Red Hat Bugzilla – Bug 828097
security-policy-targeted rpm postinst script traverses mounted media
Last modified: 2012-06-16 20:05:21 EDT
Description of problem:
After an upgrade to security-policy-targeted via yum today, the postinst script did it's standard restorecon invocation. At the time, I had a 1 TB USB hard-drive mounted. Fedora 17 has moved the mount point to /var/run/media/...., rather than the former /media location. Sadly, /var/run is one of the directories that restorecon tries to relabel. A few hours later, it finally finished.
Version-Release number of selected component (if applicable):
It was upgrading to selinux-policy-targeted-3.10.0-128.fc17.
Should be always reproducible.
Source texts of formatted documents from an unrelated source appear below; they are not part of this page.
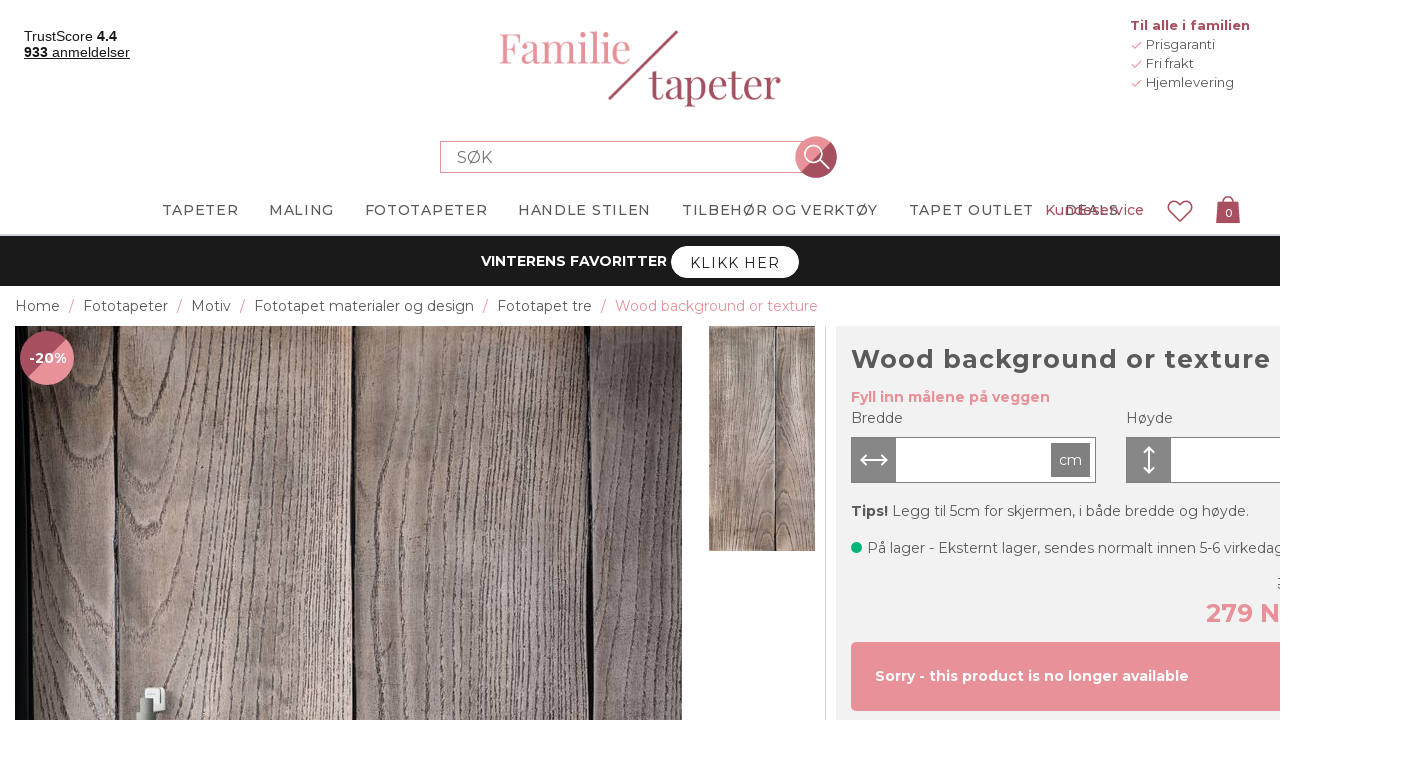

--- FILE ---
content_type: text/plain; charset=utf-8
request_url: https://www.familietapeter.no/api/prices/format/279
body_size: 331
content:
279 NOK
The particular restorecon invocation, according to ps was
/sbin/restorecon -R /root /var/log /var/run /etc/passwd /etc/passwd- /etc/passwdqc.conf /etc/group /etc/group-
Steps to Reproduce:
1. Mount external (readwritable) device as any user.
2. Upgrade selinux-policy-targeted
Much waiting and disk activity. Unhappiness.
It seems like the intention is that random data directories should be skipped in this process. /media wasn't in the F16 restorecon list for this scriptlet and /home never is. So I would expect /var/run/media to be excluded in the F17 world.
Fixed in selinux-policy-3.10.0-129.fc17
selinux-policy-3.10.0-130.fc17 has been submitted as an update for Fedora 17.
* should fix your issue,
* was pushed to the Fedora 17 testing repository,
* should be available at your local mirror within two days.
Update it with:
# su -c 'yum update --enablerepo=updates-testing selinux-policy-3.10.0-130.fc17'
as soon as you are able to.
Please go to the following url:
then log in and leave karma (feedback).
selinux-policy-3.10.0-130.fc17 has been pushed to the Fedora 17 stable repository. If problems still persist, please make note of it in this bug report.